Medicine is a field in which STFC is helping to make a very human impact.
When researchers wanted to develop a new material to improve the treatment of cleft palates, they turned to the team at the ISIS Neutron and Muon Source for help. The success of that research has created a new way to speed up healing times and reduce operating costs.
One in every 700 babies in Britain are born with cleft lip or palate issues – that’s around a 1000 every year, making it the most common craniofacial birth defect. Babies with cleft palates usually have problems feeding, and may have speech difficulties in later life, as well as issues with their hearing, dentition and facial growth.
In severe cases radical surgery is required, often taking up to ten expensive operations to correct the problem. Cleft palates are currently repaired by surgically repositioning the tissue on the roof of the mouth to cover the gap in the palate. However, if the cleft is too wide there may be insufficient local tissue available to close the gap without undertaking radical surgery.
A team of researchers at the University of Oxford, the John Radcliffe Hospital in Oxfordshire, and the Georgia Institute of Technology in the United States began investigating novel hydrogel tissue expanders to improve the treatment of many disorders including craniofacial conditions; limb deformities, scar reconstruction and in restorative dentistry.
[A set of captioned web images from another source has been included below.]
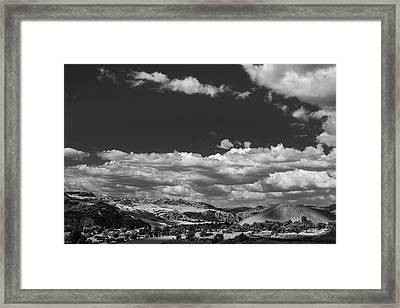 Black And White Small Town  Framed Print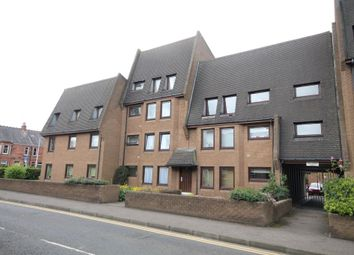 Thumbnail 3 bed flat for sale in 53F Dalrymple Loan, Musselburgh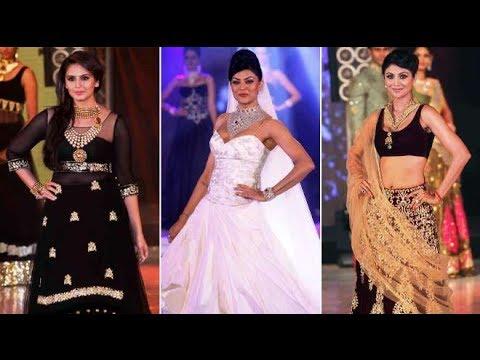 Bollywood Beauties walk the ramp at India International Bullion Summit (IIBS)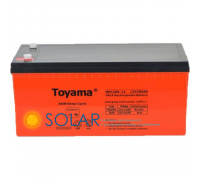 Deep cycle AGM аккумулятор Toyama NPC200-12 (12В, 200Ач)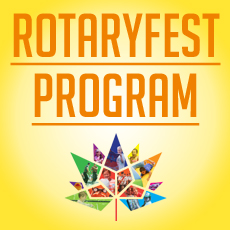 rotaryfest program schedule book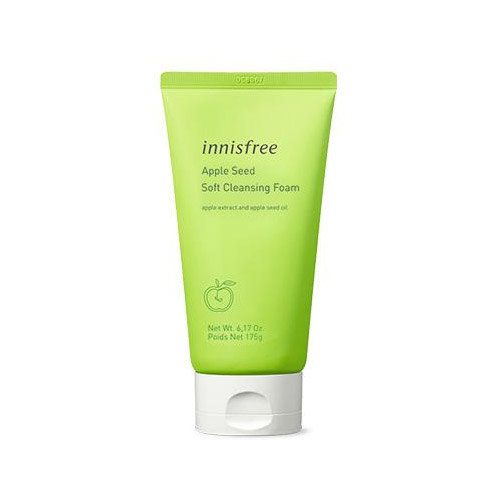 innisfree Apple Seed Soft Cleansing Foam 150g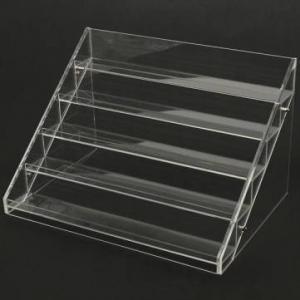 China 13 Years Factory Clear Acrylic Nail Polish Table Display Rack / Acrylic Nail Polish stand factory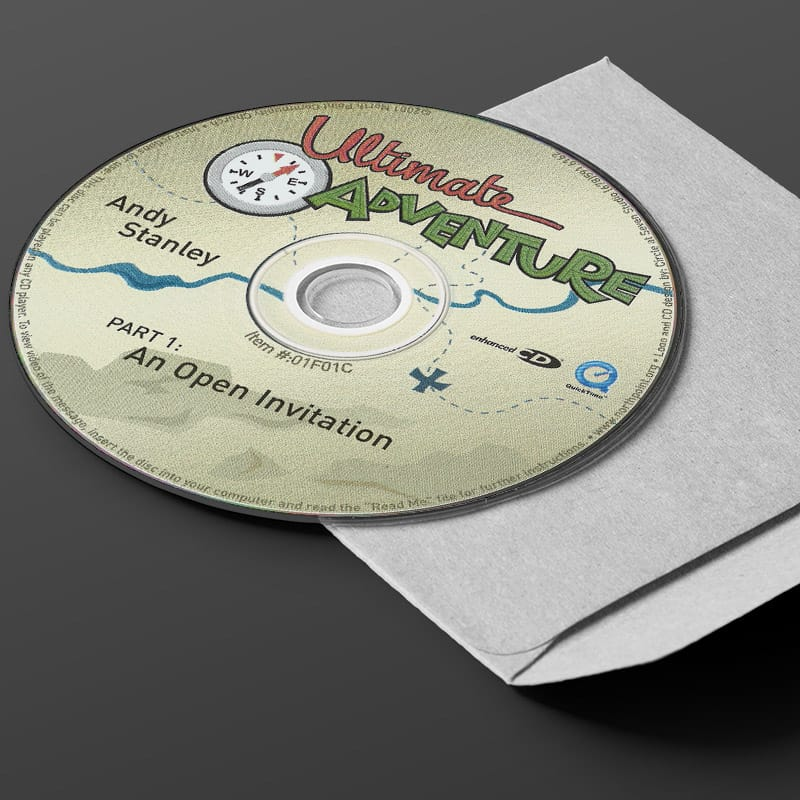 Ultimate Adventure CD Series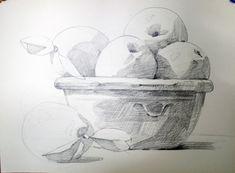 남일 수채화 Gallery Easy Drawings, Pencil Drawings, Object Drawing, Food Painting, Sketch Notes, Still Life Art, Shape And Form, Art Sketches, Art For Kids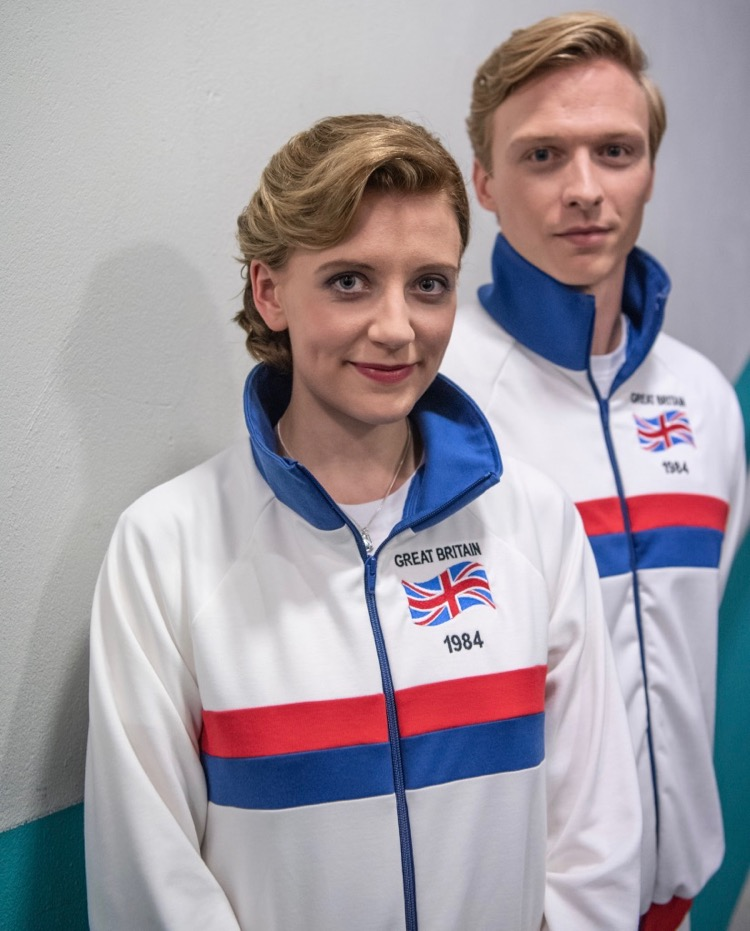 torvill_and_dean_06
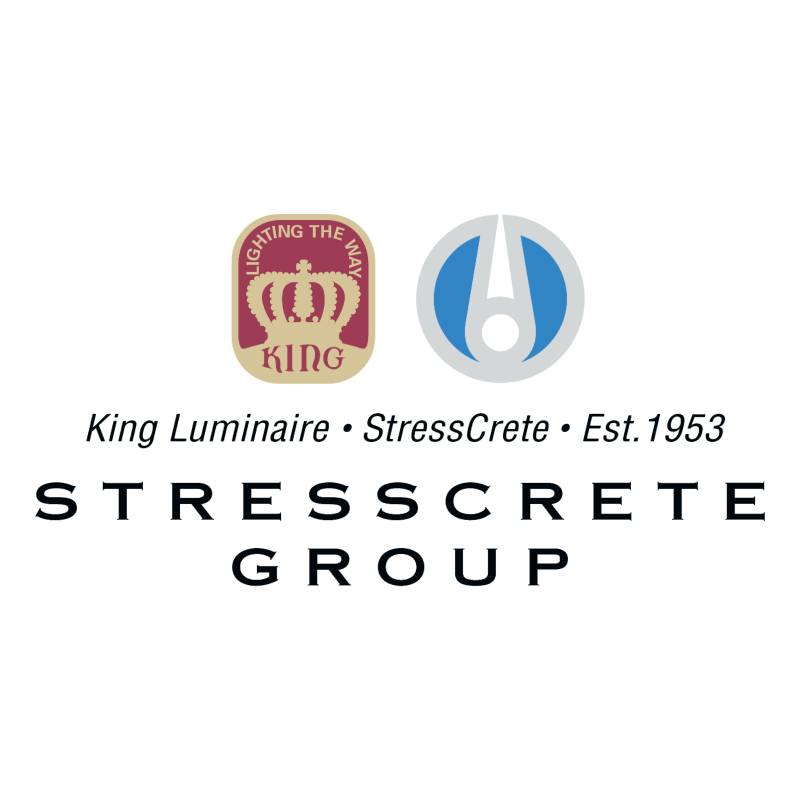 Stresscrete Group vector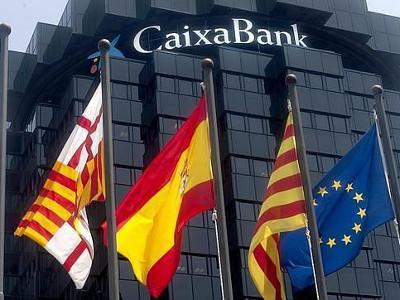 Caixabank abrir una oficina en nueva york - Oficinas ibercaja barcelona ...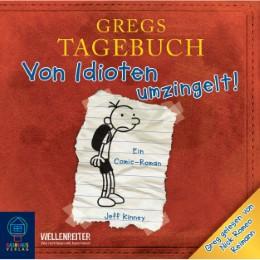 Gregs Tagebuch, Teil 1: Von Idioten umzingelt!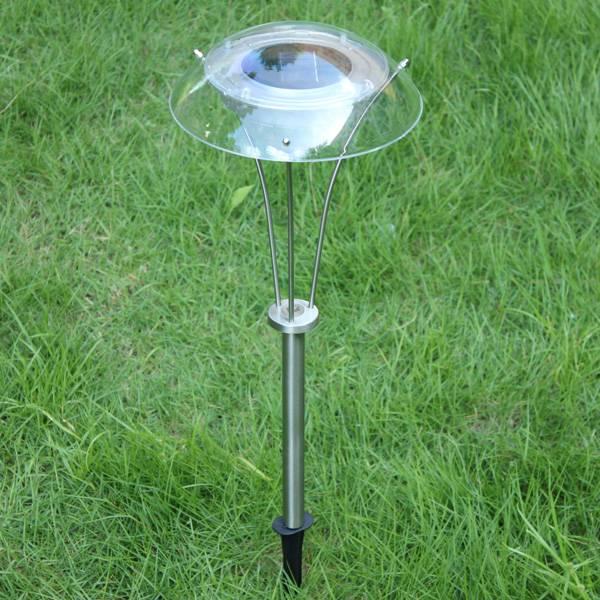 Tuinverlichting Op Zonne Energie Led J En S in de aanbieding kopen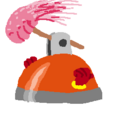 Costume Idea/Asura's Fist Hat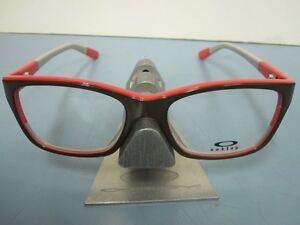 OAKLEY womens BLAMELESS 50/50 brown RX eyeglass frame OX1103-0552 NEW in O case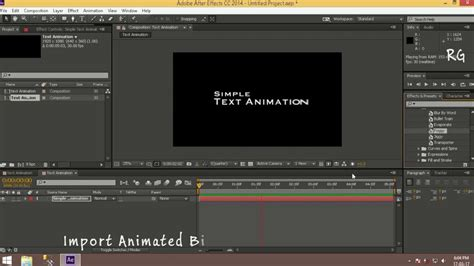 basic text animation after effects tamil tutorial youtube simple text animation tutorial in after effects youtube
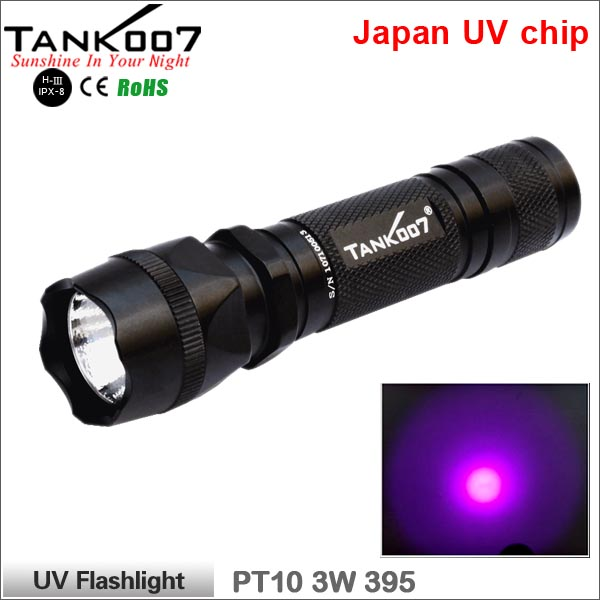High performance waterproof 3W UV flashlight ultraviolet light for checking fluorescent agents/leaks/fake banknotes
The researchers used STFC’s ISIS facility at RAL to characterise the hydrogel at the molecular level. This fundamental breakthrough meant the technology could then be commercially exploited by OXTEX, who were formed in 2011 as an Oxford University spin-out.
The new product reduces the risk of soft tissue damage, making them ideal for use in delicate anatomical locations, and particularly in the treatment of children. Clinicians should be able to treat more cases, at a lower cost, and with better results.